«Я никак не припомню, чтобы кто-нибудь именно или чтение каких-нибудь книг исключительно возбудили во мне свободный образ мыслей».
У Якушкина свободный образ мыслей был уже в крови, не ощущался как привнесенный элемент и не был таким элементом. В крови был уже, скажем, и Монтень с его смеющимся скептицизмом и неколебимой независимостью стоического жизнеутверждения.
Вскоре после объявления приговора и совершения казни Якушкина вместе с некоторыми другими осужденными отправили поначалу в Финляндию в Роченсальмскую крепость. Дело было в августе 1826 года. Около Петербурга горели леса, «солнце, — пишет Якушкин, — виднелось сквозь дым, покрывавший город и его окрестности, как обгорелая головня; ночью же ни зги не было видно». Бедствие в окружающей природе как бы нарочно подчеркивало мрачную сторону событий, служило им фоном. Но Якушкин словно знал, что самое тяжкое нравственное испытание позади, словно чем-то уже был огражден от всех удручающих впечатлений окружающего бытия. Так и будет потом с ним всегда, на всю жизнь. «Переезд от Петербурга до места нашего заключения был для нас приятной прогулкой… По приезде на каждую станцию живой разговор между нами имел также свою увлекательность». Это — стиль Якушкина. Потом, во время «противувольных» своих странствий по Сибири, к местам своего заточения, а позже — на поселение в Ялуторовск, Якушкин, отмечая, к примеру, что в термометре «ртуть стынет», не пропустит случая сказать о красоте окружающего пейзажа. По дороге в Роченсальм у Якушкина произошел вроде бы и шутливый, но важный разговор с Александром Бестужевым. «Я старался доказать ему, что несостоятельность наша произошла от нашего нетерпения, что истинное наше назначение состояло в том, чтобы быть основанием великого здания, основанием под землей, никем не замеченным: но что мы вместо того захотели быть на виду для всех, захотели быть карниз. «И потому упали вниз», — сказал наш фельдъегерь, стоявший сзади меня и о присутствии которого мы совершенно забыли… Мы все расхохотались».

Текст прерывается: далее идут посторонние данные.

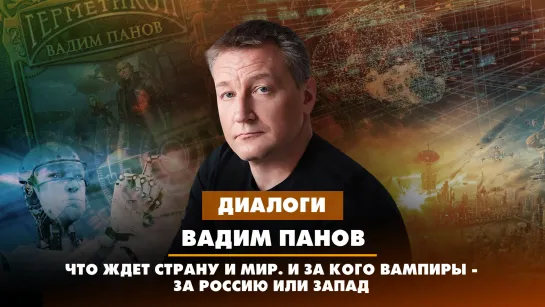 ГЕРМЕТИКОН
ВАДИМ ПАНОВ

ДИАЛОГИ

ВАДИМ ПАНОВ

ЧТО ЖДЕТ СТРАНУ И МИР. И ЗА КОГО ВАМПИРЫ - ЗА РОССИЮ ИЛИ ЗАПАД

Заключенных содержали скверно — холод и голод едва не погубили их тут же. Да и вообще надо было уже набираться навыков новой жизни.
«Книг у нас было очень мало… Я имел возможность захватить с собой только Монтеня». Печать была мелкая, читать было трудно — в каземате не хватало света, страдали глаза.

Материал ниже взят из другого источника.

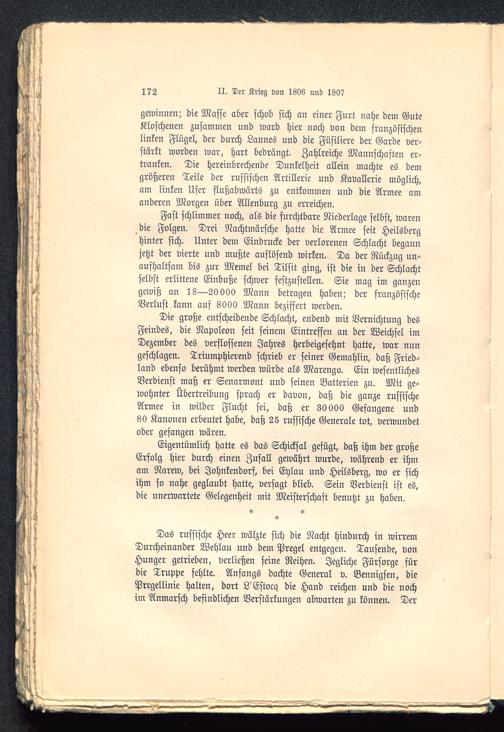 172 II. Der Krieg von 1806 und 1807

gewinnen; die Masse aber schob sich an einer Furt nahe dem Gute Kloschenen zusammen und ward hier noch von dem französischen linken Flügel, der durch Lannes und die Füsiliere der Garde verstärkt worden war, hart bedrängt. Zahlreiche Mannschaften ertranken. Die hereinbrechende Dunkelheit allein machte es dem größeren Teile der russischen Artillerie und Kavallerie möglich, am linken Ufer flußabwärts zu entkommen und die Armee am anderen Morgen über Allenburg zu erreichen.

Fast schlimmer noch, als die furchtbare Niederlage selbst, waren die Folgen. Drei Nachtmärsche hatte die Armee seit Heilsberg hinter sich. Unter dem Eindrucke der verlorenen Schlacht begann jetzt der vierte und mußte auflösend wirken. Da der Rückzug unaufhaltsam bis zur Memel bei Tilsit ging, ist die in der Schlacht selbst erlittene Einbuße schwer festzustellen. Sie mag im ganzen gewiß an 18—20000 Mann betragen haben; der französische Verlust kann auf 8000 Mann beziffert werden.

Die große entscheidende Schlacht, endend mit Vernichtung des Feindes, die Napoleon seit seinem Eintreffen an der Weichsel im Dezember des verflossenen Jahres herbeigesehnt hatte, war nun geschlagen. Triumphierend schrieb er seiner Gemahlin, daß Friedland ebenso berühmt werden würde als Marengo. Ein wesentliches Verdienst maß er Senarmont und seinen Batterien zu. Mit gewohnter Übertreibung sprach er davon, daß die ganze russische Armee in wilder Flucht sei, daß er 30000 Gefangene und 80 Kanonen erbeutet habe, daß 25 russische Generale tot, verwundet oder gefangen wären.

Eigentümlich hatte es das Schicksal gefügt, daß ihm der große Erfolg hier durch einen Zufall gewährt wurde, während er ihm am Narew, bei Johnkendorf, bei Eylau und Heilsberg, wo er sich ihm so nahe geglaubt hatte, versagt blieb. Sein Verdienst ist es, die unerwartete Gelegenheit mit Meisterschaft benutzt zu haben.

* * *

Das russische Heer wälzte sich die Nacht hindurch in wirrem Durcheinander Wehlau und dem Pregel entgegen. Tausende, von Hunger getrieben, verließen seine Reihen. Jegliche Fürsorge für die Truppe fehlte. Anfangs dachte General v. Bennigsen, die Pregellinie halten, dort L'Estocq die Hand reichen und die noch im Anmarsch befindlichen Verstärkungen abwarten zu können. Der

21 сентября 1835 года Пушкин, находясь в плохом настроении, в тоскливых мыслях о бытовых невзгодах семьи, о своем вынужденном одиночестве, писал жене: «…Кстати: пришли мне… 4 синих книги, на длинных моих полках. Отыщи». Речь шла об «Опытах» Монтеня.

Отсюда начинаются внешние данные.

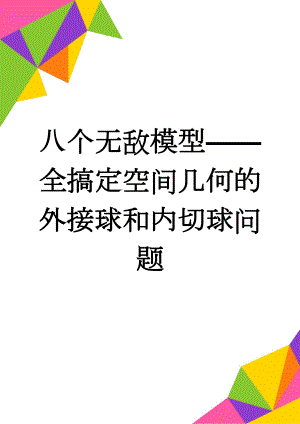 八个无敌模型——全搞定空间几何的外接球和内切球问题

Лев Толстой просил свою дочь прислать ему Монтеня после ухода из Ясной Поляны.
Под Роченсальмом — в крепости Форт-Слава, построенной еще по приказу Суворова, где Якушкин вместе с некоторыми другими своими товарищами находился до Сибири, Александр Бестужев на каких-то клочках бумаги писал повесть в стихах «из времен, весьма древних, русской истории» «Андрей Переяславский». Якушкин потом вспоминал: «Стих его был вял, и повесть вообще не удалась. За критику его скороспелого произведения он не сердился, но впрочем защищал его усердно; вообще он был добрый малый… Бывали с ним мрачные минуты, в которые он был уверен, что мы никогда не съедем с Форт-Славы или что если бы мы даже и возвратились на свободу, то наше положение было бы незавидно по той причине, что на нас все смотрели бы с невыгодной стороны; а я ему в утешение говорил напротив, что мы долго не останемся на Форт-Славе и что если бы мы когда-нибудь возвратились на свободу, то нам надо опасаться, чтобы на нас не смотрели лучше, нежели мы того стоим. Не знаю, — добавляет Якушкин в своих знаменитых «Записках», — вспомнил ли он мое предсказание на Кавказе, когда его литературные произведения имели такой огромный успех и которым он частью, конечно, был обязан положению, в котором он находился».